EXERCISE TASK 1:
Update the listing from its first line through the line containing "201H319V188L316 192V199H314L313 208H311L308", replacing "regions" with "areas" and leaving everything else unchanged.

SOURCE DOCUMENT:
Apple iPhone 5: My Personal In-Depth Review
As a long time technology enthusiast, I feel it’s my duty to pontificate, speculate, and bloviate about every major device that’s released upon the world. As such, here is my review of Apple’s iPhone 5 that was released today. I have not tested the device nor seen the device, but with years of experience in the industry, hopefully I can provide some valuable insight. So, go forth!
iPhone 5 Physical Specs
The iPhone 5 is claimed to be 18 percent thinner. This puts it at 0.29 inches (7.6 millimeters) thick. It’s also 20% lighter at 3.95 ounces or 112 grams.
Verdict: Who Cares!?
If you were having problems with the previous iPhones because they were too bulky or too heavy, I think it’s safe to say that you’ve got bigger problems. Stop wearing skinny jeans and hit the gym instead of buying a new phone.
Data and Cellular Connectivity
The iPhone 5 uses LTE connectivity, so Apple claims it will be much faster that the current iPhone 4S. It also has dual-channel 5GHz Wi-Fi (aka 802.11N). That means a 150Mbps maximum connectivity speed.
The LTE connectivity is a step in the right direction. But – as is always the case – your cellular provider will still control what kind of bandwidth you’ll actually get. Don’t be surprised if you don’t notice faster Wi-Fi either with the jump to 802.11N. However, you should notice a huge boost in Wi-Fi range (if you happen to have an N capable Wi-Fi router). The range of the Wi-Fi would be the biggest thing for me, personally.
Display / Touch Screen
The iPhone 5 has a new 16:9 4-inch panoramic display that Apple claims has 44 percent more saturation than the iPhone. It also has its touchscreen sensor built-in to the screen.
Blah blah blah. This sounds much like the so-called “retina” display Apple’s been rolling out with much of it’s product line this year. It’s more marketing mumbo jumbo to impress certain consumers, and the rabid Apple Fan Boys who like to point to stats. In reality I’m willing to wager that, like the Retina Display, 95% of consumers would not be able to tell the difference.
Apple has updated the brains of the device to an A6 processor, which they claim is 2 times faster for both CPU and graphics processing.
Apple claims the iPhone 5 will have 8 hours of 3G talk time, 8 hours of LTE browsing, 10 hours of Wi-Fi browsing, 30 hours of video and 225 hours of standby.

PROVIDED RECORDS:
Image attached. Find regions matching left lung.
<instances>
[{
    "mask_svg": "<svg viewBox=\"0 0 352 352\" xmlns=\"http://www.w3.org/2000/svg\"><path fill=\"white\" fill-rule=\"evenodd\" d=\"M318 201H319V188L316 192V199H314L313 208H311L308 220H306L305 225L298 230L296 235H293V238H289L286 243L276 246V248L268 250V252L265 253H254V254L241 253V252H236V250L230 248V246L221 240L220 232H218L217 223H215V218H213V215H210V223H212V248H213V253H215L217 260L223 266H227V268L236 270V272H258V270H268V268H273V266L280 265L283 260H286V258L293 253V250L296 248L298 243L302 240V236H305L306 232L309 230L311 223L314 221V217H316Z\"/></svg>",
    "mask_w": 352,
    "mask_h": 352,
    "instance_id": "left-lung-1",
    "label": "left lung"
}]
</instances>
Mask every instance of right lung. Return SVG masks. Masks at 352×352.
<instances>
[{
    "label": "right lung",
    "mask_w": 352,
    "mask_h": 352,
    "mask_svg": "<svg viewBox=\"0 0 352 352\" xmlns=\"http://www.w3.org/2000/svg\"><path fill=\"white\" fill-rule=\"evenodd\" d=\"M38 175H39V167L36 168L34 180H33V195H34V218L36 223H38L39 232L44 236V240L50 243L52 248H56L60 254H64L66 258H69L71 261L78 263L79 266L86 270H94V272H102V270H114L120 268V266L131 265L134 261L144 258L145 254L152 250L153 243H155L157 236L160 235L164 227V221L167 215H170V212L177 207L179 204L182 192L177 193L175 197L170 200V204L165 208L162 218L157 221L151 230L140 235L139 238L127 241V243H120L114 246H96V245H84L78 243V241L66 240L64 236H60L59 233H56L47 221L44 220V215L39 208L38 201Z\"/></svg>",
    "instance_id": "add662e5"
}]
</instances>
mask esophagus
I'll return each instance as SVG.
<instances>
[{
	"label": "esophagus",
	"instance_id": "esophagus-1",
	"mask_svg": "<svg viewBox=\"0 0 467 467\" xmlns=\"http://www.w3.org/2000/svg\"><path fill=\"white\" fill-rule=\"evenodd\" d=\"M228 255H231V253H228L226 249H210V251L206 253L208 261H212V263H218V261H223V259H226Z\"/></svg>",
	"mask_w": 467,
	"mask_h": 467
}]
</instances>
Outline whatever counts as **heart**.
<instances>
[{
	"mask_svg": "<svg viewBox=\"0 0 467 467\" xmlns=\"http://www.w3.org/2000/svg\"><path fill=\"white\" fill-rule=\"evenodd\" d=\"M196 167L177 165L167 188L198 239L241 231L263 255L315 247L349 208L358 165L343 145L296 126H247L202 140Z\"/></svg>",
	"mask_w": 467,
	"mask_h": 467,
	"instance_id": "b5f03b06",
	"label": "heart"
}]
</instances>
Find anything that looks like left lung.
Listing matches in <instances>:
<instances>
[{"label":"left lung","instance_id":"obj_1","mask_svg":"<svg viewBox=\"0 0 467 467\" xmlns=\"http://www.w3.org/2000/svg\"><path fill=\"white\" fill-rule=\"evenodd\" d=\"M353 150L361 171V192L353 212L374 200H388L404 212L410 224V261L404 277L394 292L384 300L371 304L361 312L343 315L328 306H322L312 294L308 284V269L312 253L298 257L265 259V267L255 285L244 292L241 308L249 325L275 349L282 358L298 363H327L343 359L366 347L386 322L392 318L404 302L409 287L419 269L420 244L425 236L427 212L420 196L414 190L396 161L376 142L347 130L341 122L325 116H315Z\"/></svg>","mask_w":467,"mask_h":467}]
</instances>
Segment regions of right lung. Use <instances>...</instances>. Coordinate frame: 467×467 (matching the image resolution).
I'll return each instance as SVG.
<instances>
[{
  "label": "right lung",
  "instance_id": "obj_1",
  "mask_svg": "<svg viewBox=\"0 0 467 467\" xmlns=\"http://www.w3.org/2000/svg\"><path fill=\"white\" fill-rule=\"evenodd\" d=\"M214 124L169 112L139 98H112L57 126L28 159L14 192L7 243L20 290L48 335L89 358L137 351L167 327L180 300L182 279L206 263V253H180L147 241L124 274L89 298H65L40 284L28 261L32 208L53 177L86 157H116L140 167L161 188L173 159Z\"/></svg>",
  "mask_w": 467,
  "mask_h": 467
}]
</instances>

EXERCISE TASK 2:
From the iPhone 5 review, quote the passage starting with "Verdict: Who Cares!?" and going on through "a new phone.".

CORRECT OUTPUT 1:
Image attached. Find areas matching left lung.
<instances>
[{
    "mask_svg": "<svg viewBox=\"0 0 352 352\" xmlns=\"http://www.w3.org/2000/svg\"><path fill=\"white\" fill-rule=\"evenodd\" d=\"M318 201H319V188L316 192V199H314L313 208H311L308 220H306L305 225L298 230L296 235H293V238H289L286 243L276 246V248L268 250V252L265 253H254V254L241 253V252H236V250L230 248V246L221 240L220 232H218L217 223H215V218H213V215H210V223H212V248H213V253H215L217 260L223 266H227V268L236 270V272H258V270H268V268H273V266L280 265L283 260H286V258L293 253V250L296 248L298 243L302 240V236H305L306 232L309 230L311 223L314 221V217H316Z\"/></svg>",

CORRECT OUTPUT 2:
Verdict: Who Cares!?
If you were having problems with the previous iPhones because they were too bulky or too heavy, I think it’s safe to say that you’ve got bigger problems. Stop wearing skinny jeans and hit the gym instead of buying a new phone.